• [Passage provided]
......

"The greatest good you can do for another is not just to
share your riches, but to reveal to him his own."
Benjamin Disraeli
We attended a memorial service for an friend a few days ago. It was at a Friends meeting house and it was a lovely acknowledgement of a man's life.
We sat in concentric circles with Jeff's family in the inner circle surrounded by his and their neighbors, colleagues, friends and community. He was not present in body, but he was present everywhere among the hundred or so gathered to honor and mourn him.
Set amidst different musical pieces I am sure he enjoyed, we came together to sit and share in Jeff. The bulk of the service was about this. To sit in unity and recognize, reflect, share and grieve for what would be no more in a body. We were witness and served as a collective eulogy. It was powerful, it was wonderful, it was grace for him and us.
Death has a way of focusing us and stripping away the clutter of life into its real center, connection. His was a big energy packed into a stocky powerful form that reflected his inner blacksmith. Boisterous, full of stories, knowledge, wisdom, booming laugh, alongside opinions and yet willing to change them if convinced.
Jeff, in his lifetime demonstrated grace, respect, friendship and mentoring. He was a man of deep convictions and moral integrity. Both as a consciousness objector in his time of war and offering his hand to another. Honed with degrees, an encyclopedic mind, no one's fool, he was robust in expressing life, he was a puppy inside.
He was a living connection to our past less mechanized and industrial society and the history of creation then.You made what you needed. There was no Home Depot down the street.

......

• [Data excerpt]
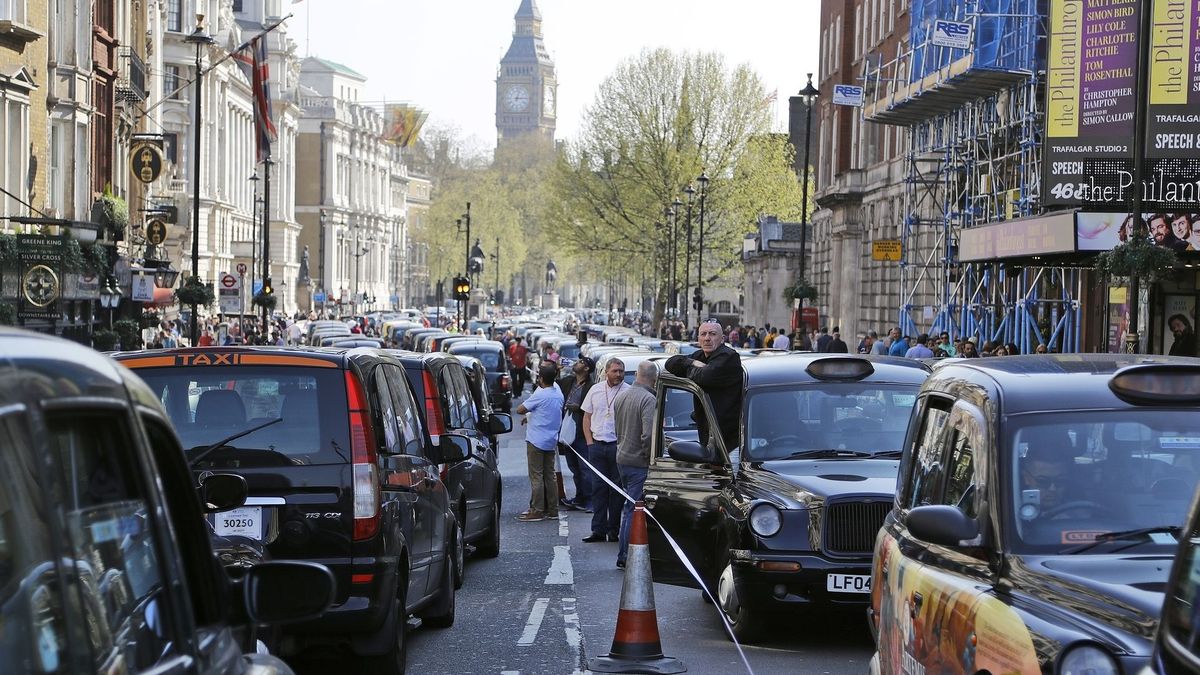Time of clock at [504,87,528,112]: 3:02
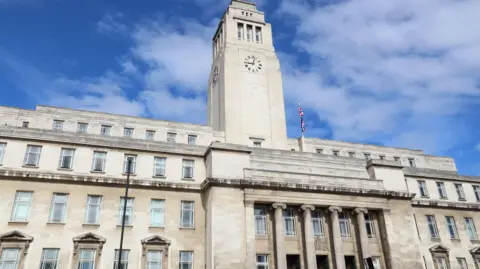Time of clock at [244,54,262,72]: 9:02
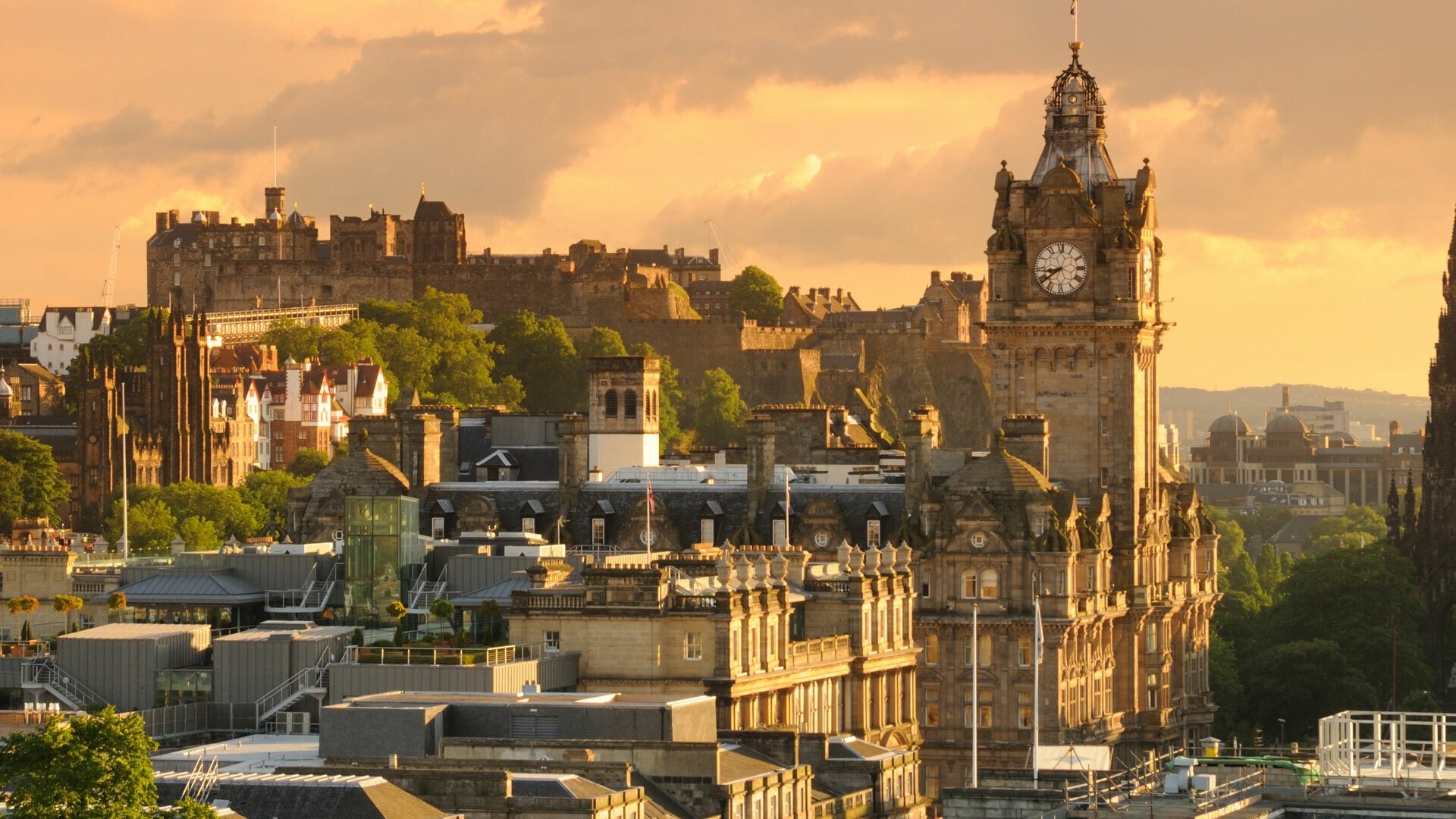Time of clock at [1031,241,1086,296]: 8:38
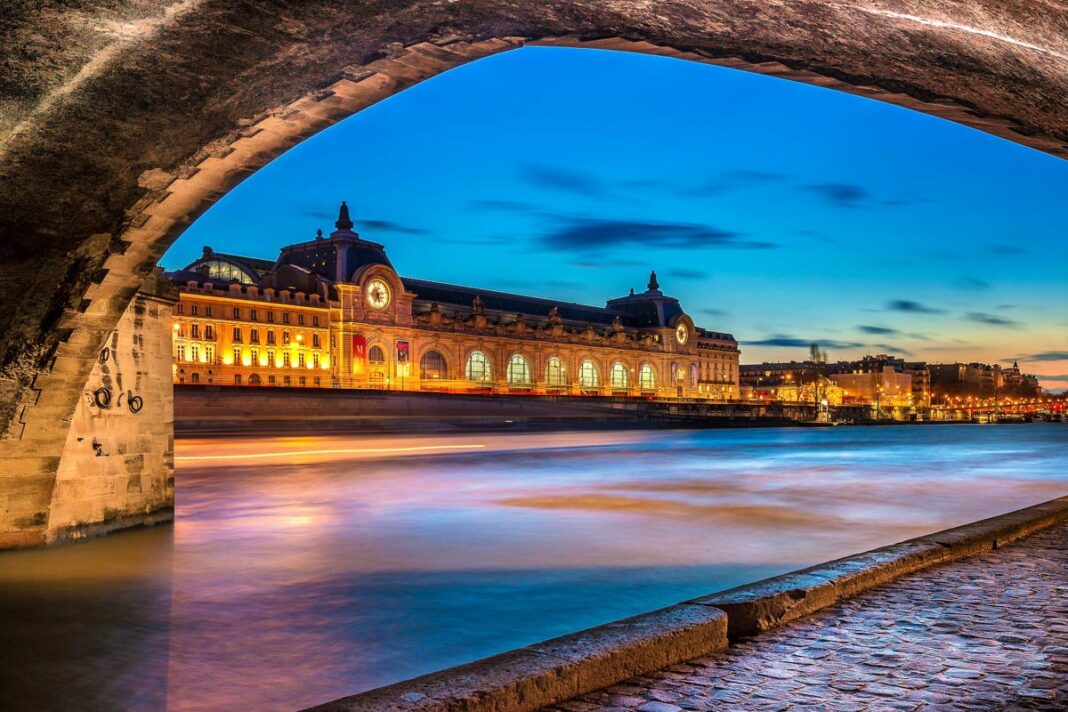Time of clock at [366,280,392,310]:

......

• [Exercise requirements]
#1 Swap "neighbors" for "relatives" and write out the memorial reflection, starting with "We sat in concentric" and going on through "him and us.".
#2 Translate this sentence from the memorial reflection into Spanish: "Death has a way of focusing us and stripping away the clutter of life into its real center, connection."
The listing comes from a separate source.

• [Responses by task]
#1
We sat in concentric circles with Jeff's family in the inner circle surrounded by his and their relatives, colleagues, friends and community. He was not present in body, but he was present everywhere among the hundred or so gathered to honor and mourn him.
Set amidst different musical pieces I am sure he enjoyed, we came together to sit and share in Jeff. The bulk of the service was about this. To sit in unity and recognize, reflect, share and grieve for what would be no more in a body. We were witness and served as a collective eulogy. It was powerful, it was wonderful, it was grace for him and us.

#2 La muerte tiene una forma de centrarnos y de despojar la vida de su desorden, reduciéndola a su verdadero centro: la conexión.